Findings from the study have informed policy decisions, though there was initially resistance, the panel explains. A market-based system—part of the Clean Air Act—ultimately compelled power plants and vehicle manufacturers to limit pollution emissions. But researchers aren’t yet certain how changes in policy and air quality management implemented in the 1990s have contributed to the health of high-elevation red spruce forests.
In 2010, researchers stopped fertilizing the plots, beginning a new phase of the study. They will continue to measure trees and assess forest health for several more years to understand forest recovery following reductions in acid rain. “This work will further our understanding of how improved air quality benefits soil and foliage conditions,” says Boggs.

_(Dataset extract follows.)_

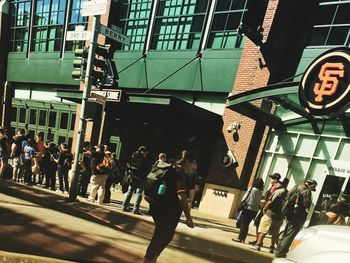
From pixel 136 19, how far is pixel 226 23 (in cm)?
455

The graduate student who began the research project? He remains involved in the work. Steve McNulty went on to study forest responses to a variety of environmental stressors as an Eastern Threat Center research ecologist and now serves as the Director of the USDA Southeast Regional Climate Hub.
The second panel, “Climate Change and Forests,” describes observed and anticipated changes for the forests of Mount Ascutney. McNulty says the research project will expand to address interacting stressors. “Future studies here will examine how high-elevation red spruce forests react to elevated nitrogen levels and climate variability to determine if additional reductions in nitrogen emissions are needed to maintain the health and resiliency of high elevation forests,” says McNulty.